Rules vary so widely that, on any given game day, a team with a strict no-steroid policy can face a team whose players have repeatedly tested positive.


An investigation by The Associated Press — based on interviews with players, testers, dealers and experts and an analysis of weight records for more than 61,000 players — revealed that while those running the multibillion-dollar sport say they believe the problem is under control, that control is hardly evident.


The sport's near-zero rate of positive steroids tests isn't an accurate gauge among college athletes. Random tests provide weak deterrence and, by design, fail to catch every player using steroids. Colleges also are reluctant to spend money on expensive steroid testing when cheaper ones for drugs like marijuana allow them to say they're doing everything they can to keep drugs out of football.


"It's nothing like what's going on in reality," said Don Catlin, an anti-doping pioneer who spent years conducting the NCAA's laboratory tests at UCLA. He became so frustrated with the college system that it was part of the reason he left the testing industry to focus on anti-doping research.


___


EDITOR'S NOTE — Whether for athletics or age, Americans from teenagers to baby boomers are trying to get an edge by illegally using anabolic steroids and human growth hormone, despite well-documented risks. This is the first of a two-part series.


___


While other major sports have been beset by revelations of steroid use, college football has operated with barely a whiff of scandal. Between 1996 and 2010 — the era of Barry Bonds, Mark McGwire, Marion Jones and Lance Armstrong — the failure rate for NCAA steroid tests fell even closer to zero from an already low rate of less than 1 percent.

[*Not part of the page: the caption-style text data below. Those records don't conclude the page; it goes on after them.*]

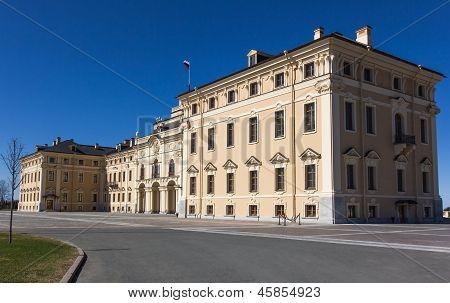 The National Congress Palace (Konstantin Palace)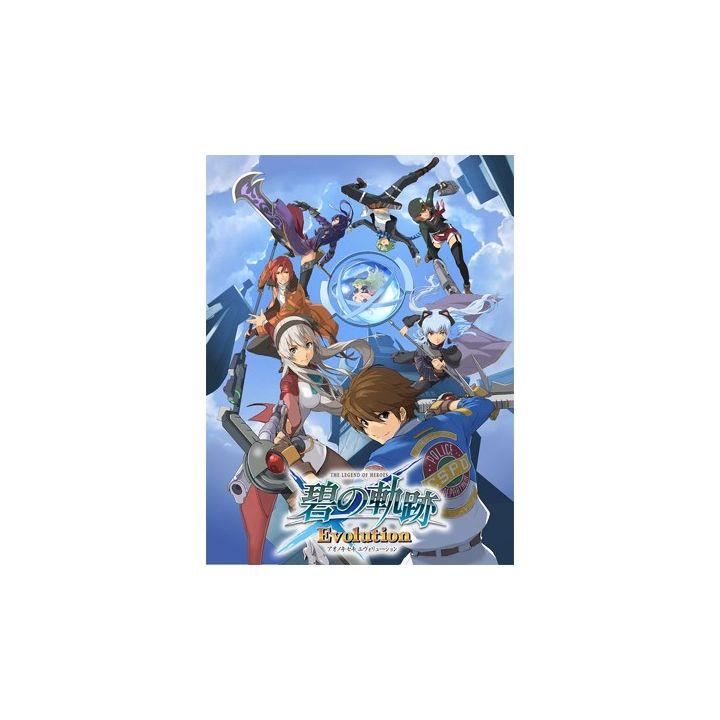 KADOKAWA GAMES The Legend of Heroes Ao no Kiseki Evolution [PSVita software ]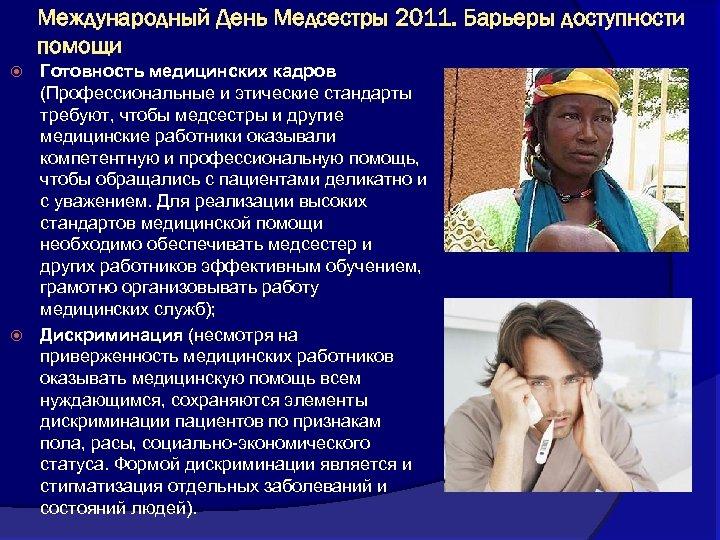 Международный День Медсестры 2011. Барьеры доступности помощи Готовность медицинских кадров (Профессиональные и этические стандарты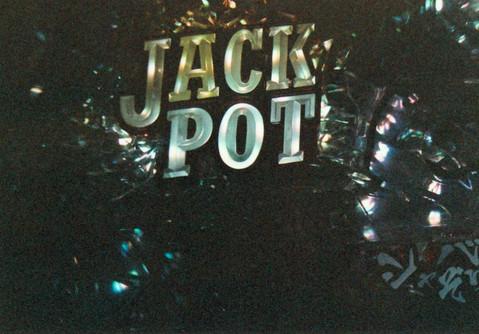 ジャックポット Jack Pot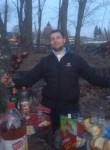 Mikhail, 21, Uzlovaya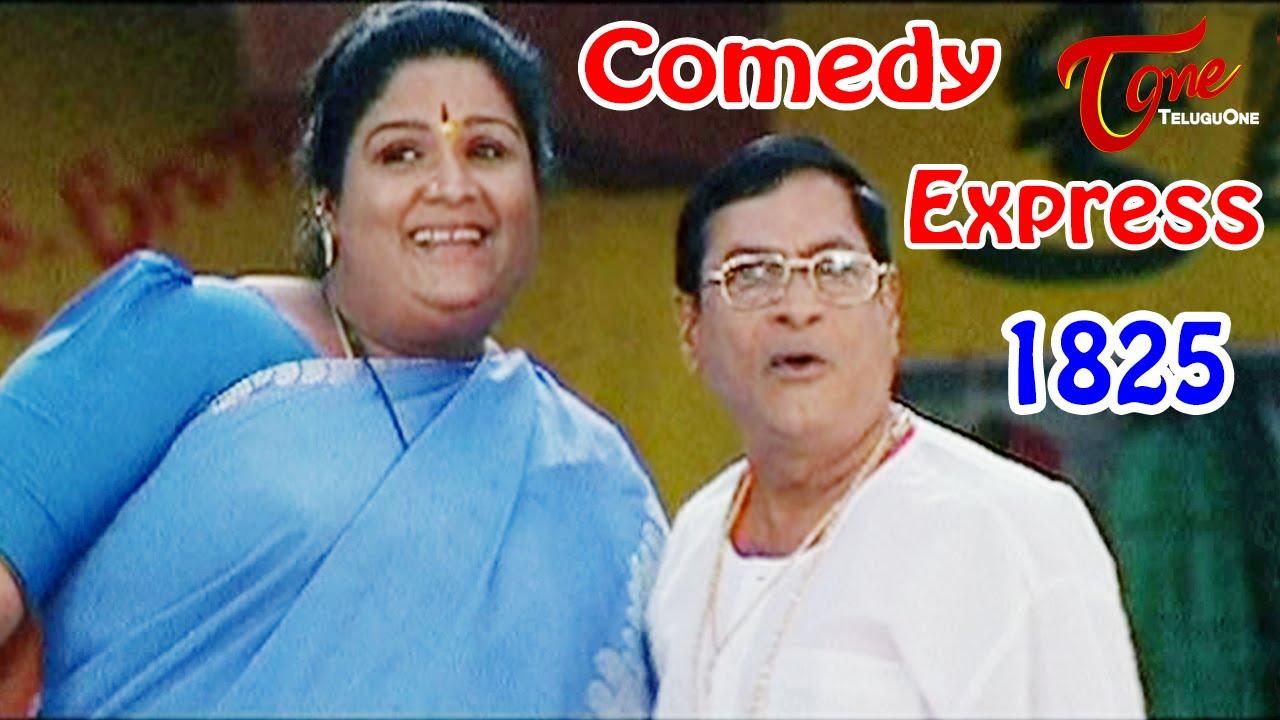 Comedy Express 1825 | B 2 B | Latest Telugu Comedy Scenes | TeluguOne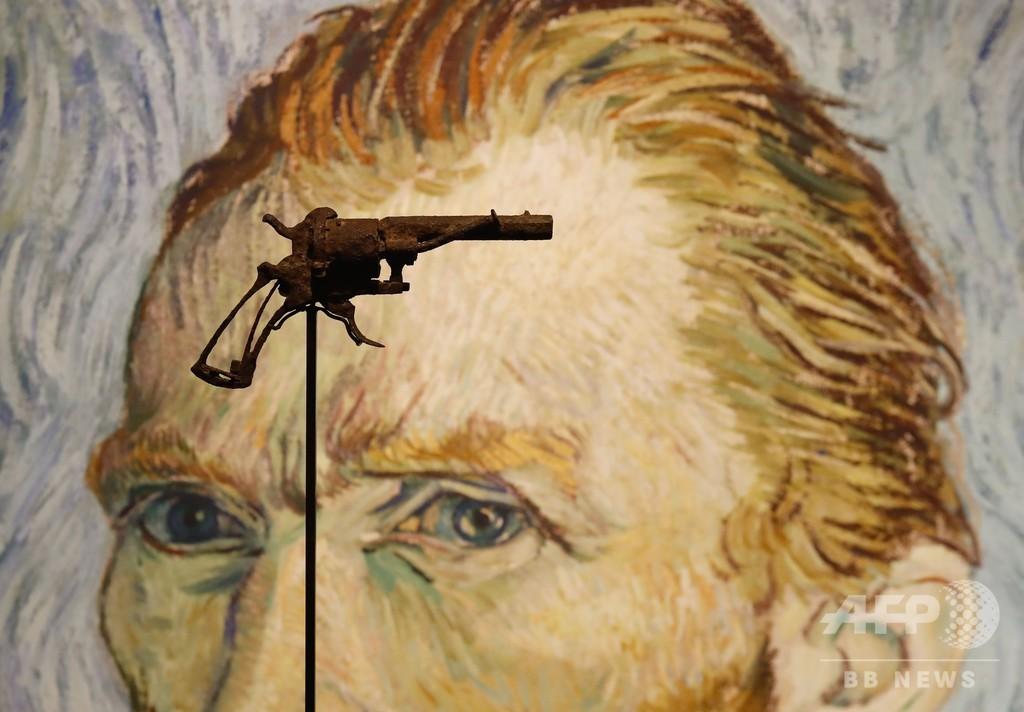 ゴッホが自殺に使ったとされる拳銃、1980万円で落札 予想額の3倍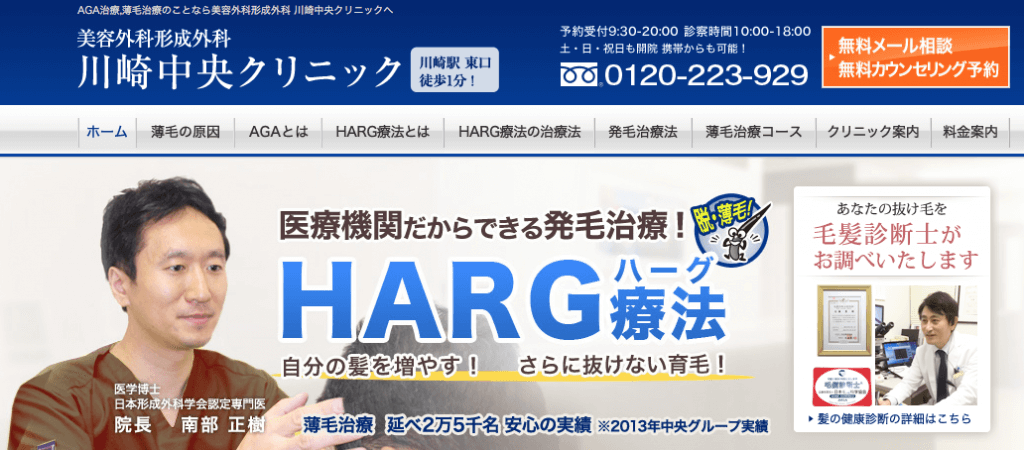 川崎中央クリニックの公式ページ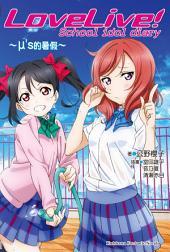 LoveLive! School idol diary (1): μ's的暑假
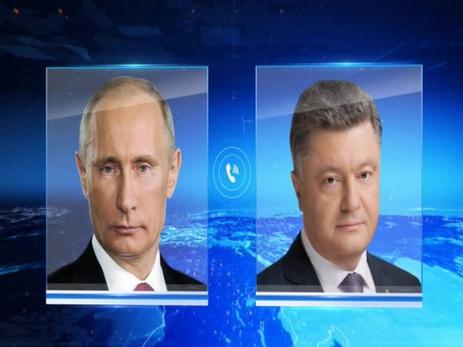 Кремль отреагировал наслухи оразговоре В.Путина иПорошенко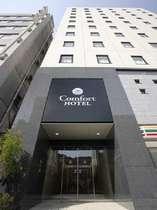 コンフォートホテル東京東日本橋 (東京都)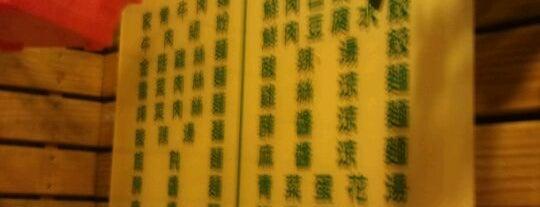 品品非米食 is one of Restaurant.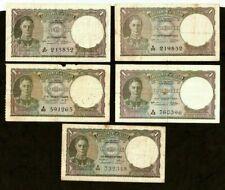 CEYLON 5 x 1 Rupee Set P34 1942 1943 1944 1945 1949 George VI ELEPHANT Sri Lanka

The AP's investigation, drawing upon more than a decade of official rosters from all 120 Football Bowl Subdivision teams, found thousands of players quickly putting on significant weight, even more than their fellow players. The information compiled by the AP included players who appeared for multiple years on the same teams.


For decades, scientific studies have shown that anabolic steroid use leads to an increase in body weight. Weight gain alone doesn't prove steroid use, but very rapid weight gain is one factor that would be deemed suspicious, said Kathy Turpin, senior director of sport drug testing for the National Center for Drug Free Sport, which conducts tests for the NCAA and more than 300 schools.


Yet the NCAA has never studied weight gain or considered it in regard to its steroid testing policies, said Mary Wilfert, the NCAA's associate director of health and safety.


The NCAA attributes the decline in positive tests to its year-round drug testing program, combined with anti-drug education and testing conducted by schools.


The AP's analysis found that, regardless of school, conference and won-loss record, many players gained weight at exceptional rates compared with their fellow athletes and while accounting for their heights.


Adding more than 20 or 25 pounds of lean muscle in a year is nearly impossible through diet and exercise alone, said Dan Benardot, director of the Laboratory for Elite Athlete Performance at Georgia State University.


In nearly all the rarest cases of weight gain in the AP study, players were offensive or defensive linemen, hulking giants who tower above 6-foot-3 and weigh 300 pounds or more. Four of those players interviewed by the AP said that they never used steroids and gained weight through dramatic increases in eating, up to six meals a day. Two said they were aware of other players using steroids.


"I ate 5-6 times a day," said Clint Oldenburg, who played for Colorado State starting in 2002 and for five years in the NFL. Oldenburg's weight increased over four years from 212 to 290.


Oldenburg told the AP he was surprised at the scope of steroid use in college football, even in Colorado State's locker room. "There were a lot of guys even on my team that were using." He declined to identify any of them.


The AP found more than 4,700 players — or about 7 percent of all players — who gained more than 20 pounds overall in a single year. It was common for the athletes to gain 10, 15 and up to 20 pounds in their first year under a rigorous regimen of weightlifting and diet. Others gained 25, 35 and 40 pounds in a season. In roughly 100 cases, players packed on as much 80 pounds in a single year.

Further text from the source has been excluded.